Atlantik- und Sahel-Initiativen als geostrategischer Bezugspunkt

Die russische Delegation würdigte offiziell die von Marokko eingebrachten Initiativen zur Atlantik- und Sahel-Region. Moskau bezeichnete die marokkanischen Konzepte zur Öffnung der Sahelstaaten zum Atlantik sowie die damit verbundene Infrastrukturstrategie als Beitrag zu „Integration, Sicherheit und wirtschaftlicher Konnektivität“ auf dem afrikanischen Kontinent. Der Prozess der Atlantikstaaten, die geplante logistische Anbindung des Sahelraums sowie der Afrikanisch-Atlantische Gaspipeline-Korridor wurden als mögliche Kooperationsfelder genannt.

Neues Fischereiabkommen mit Fokus auf Regulierung und Forschung

Am Rande des Treffens unterzeichneten Bourita und der Leiter der russischen Fischereiagentur, Ilja Schestakow, ein neues vierjähriges Abkommen über die maritime Zusammenarbeit. Das Abkommen ersetzt das zuvor ausgelaufene Instrument und legt Fangquoten, zugelassene maritime Zonen, biologische Ruhezeiten und ökologische Auflagen fest.

Es enthält zudem Bestimmungen zur wissenschaftlich-technischen Zusammenarbeit zwischen dem marokkanischen Institut National de Recherche Halieutique (INRH) und seinem russischen Pendant. Der marokkanische Beitrag zur Bekämpfung illegaler, unregulierter Fischerei wird im Text ausdrücklich verankert.

Bildung und Medien als ergänzende diplomatische Kanäle

Lawrow verwies auf den Ausbau medialer Austauschprogramme sowie die zunehmende Zahl gegenseitiger Journalistenbesuche. Beide Seiten sehen in der Medien- und Bildungsebene eine Ergänzung klassischer Außenpolitik. Der Schwerpunkt liegt auf langfristigen Kontakten und Expertiseaufbau, insbesondere im Bereich technischer Spezialausbildungen für maritime Wirtschaft und Energietechnik.

Russische Position zur Westsahara-Frage und diplomatische Reaktionen

Im Zuge der Gespräche äußerte Russland eine differenzierte, aber klarer konturierte Haltung zur Westsahara-Frage. Moskau erklärte, die marokkanische Autonomieinitiative könne „als Form der Selbstbestimmung“ interpretiert werden, verwies jedoch gleichzeitig auf den Rahmen der Vereinten Nationen.

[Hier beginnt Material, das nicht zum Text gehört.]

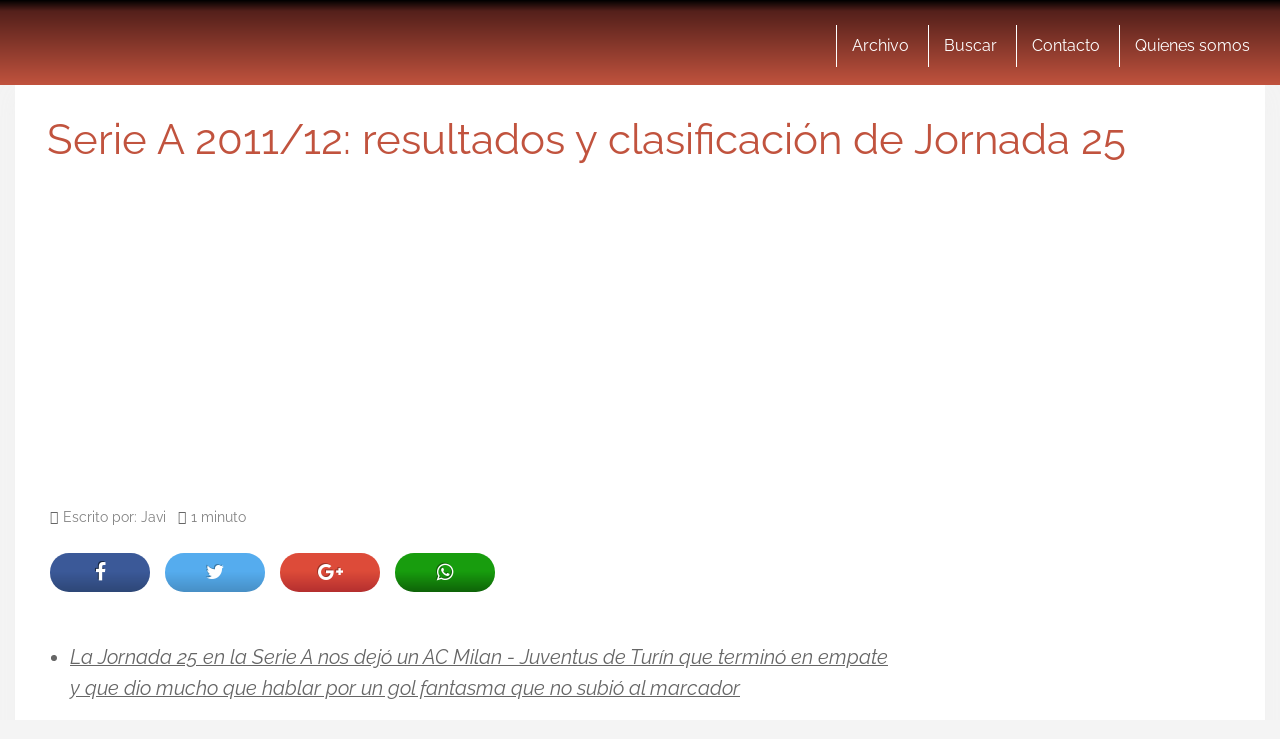

--- FILE ---
content_type: text/html; charset=utf-8
request_url: https://www.google.com/recaptcha/api2/aframe
body_size: 268
content:
<!DOCTYPE HTML><html><head><meta http-equiv="content-type" content="text/html; charset=UTF-8"></head><body><script nonce="LvNz5--zwlGSid0EQPzTOA">/** Anti-fraud and anti-abuse applications only. See google.com/recaptcha */ try{var clients={'sodar':'https://pagead2.googlesyndication.com/pagead/sodar?'};window.addEventListener("message",function(a){try{if(a.source===window.parent){var b=JSON.parse(a.data);var c=clients[b['id']];if(c){var d=document.createElement('img');d.src=c+b['params']+'&rc='+(localStorage.getItem("rc::a")?sessionStorage.getItem("rc::b"):"");window.document.body.appendChild(d);sessionStorage.setItem("rc::e",parseInt(sessionStorage.getItem("rc::e")||0)+1);localStorage.setItem("rc::h",'1769034908491');}}}catch(b){}});window.parent.postMessage("_grecaptcha_ready", "*");}catch(b){}</script></body></html>

--- FILE ---
content_type: application/javascript; charset=utf-8
request_url: https://fundingchoicesmessages.google.com/f/AGSKWxWmIxs58SLuhnzMTPrfdwOSUxWZNVd5BiUCCXIZKODeJrFqzshOiU2biOzWaOgibxz9yKIKvixab38WSkl95wJSEUk3PItMy-E9QdBjJSsfnBN_B-tkFknMH1jwFt3dDpF2NtkSCAES37A7rZcNvCNs8e0ogwqI6JT69cQIerv0AsHW2VYOf6vtuL-B/_/adheadertxt./adv_2./eroad2./adops./DispAd_
body_size: -1290
content:
window['91f3c13f-0af6-4a6b-9a3f-02e7142370c8'] = true;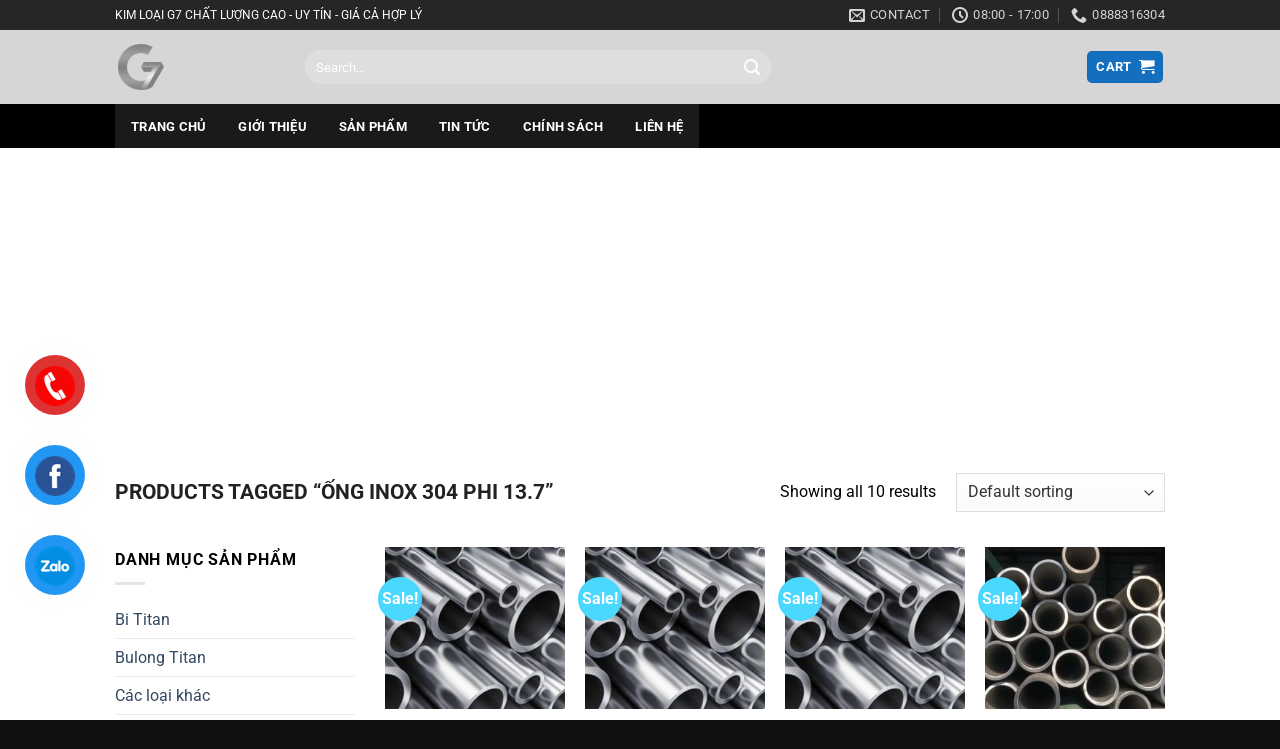

--- FILE ---
content_type: text/html; charset=utf-8
request_url: https://www.google.com/recaptcha/api2/aframe
body_size: 153
content:
<!DOCTYPE HTML><html><head><meta http-equiv="content-type" content="text/html; charset=UTF-8"></head><body><script nonce="K3dR5C7L2a9LYK936NXJ1g">/** Anti-fraud and anti-abuse applications only. See google.com/recaptcha */ try{var clients={'sodar':'https://pagead2.googlesyndication.com/pagead/sodar?'};window.addEventListener("message",function(a){try{if(a.source===window.parent){var b=JSON.parse(a.data);var c=clients[b['id']];if(c){var d=document.createElement('img');d.src=c+b['params']+'&rc='+(localStorage.getItem("rc::a")?sessionStorage.getItem("rc::b"):"");window.document.body.appendChild(d);sessionStorage.setItem("rc::e",parseInt(sessionStorage.getItem("rc::e")||0)+1);localStorage.setItem("rc::h",'1769602044919');}}}catch(b){}});window.parent.postMessage("_grecaptcha_ready", "*");}catch(b){}</script></body></html>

Diese sprachliche Akzentverschiebung blieb nicht ohne Wirkung: Algerien verzichtete demonstrativ auf die Teilnahme an der parallel stattfindenden World Energy Week in Russland. Diplomatische Quellen ordnen den Boykott als Reaktion auf die russische Wortwahl und auf wachsende strategische Nähe zwischen Moskau und Rabat ein.

Zudem äußerte Russland Besorgnis über Entwicklungen im nördlichen Mali und verwies auf Berichte über externe Einflussnahme auf lokale Sicherheitsstrukturen. Diese Aussagen wurden in marokkanischen Diplomatenkreisen als Bestätigung einer Annäherung der strategischen Lesart beider Staaten interpretiert.

Marokko-Russland-Format als konsolidierte Partnerschaft

Die Gespräche in Moskau zeigen eine zunehmende Institutionalisierung der Beziehungen zwischen Marokko und Russland über klassische Diplomatie hinaus. Mit wirtschaftlichen Rahmenabkommen, Bildungskooperationen, Energieprojekten, fischereipolitischen Instrumenten und regionalen Entwicklungsinitiativen verschiebt sich der Schwerpunkt von einer politischen zu einer operativ-technischen Partnerschaft. Die strategische Kommission dient dabei als Plattform für sektorübergreifende Abstimmung.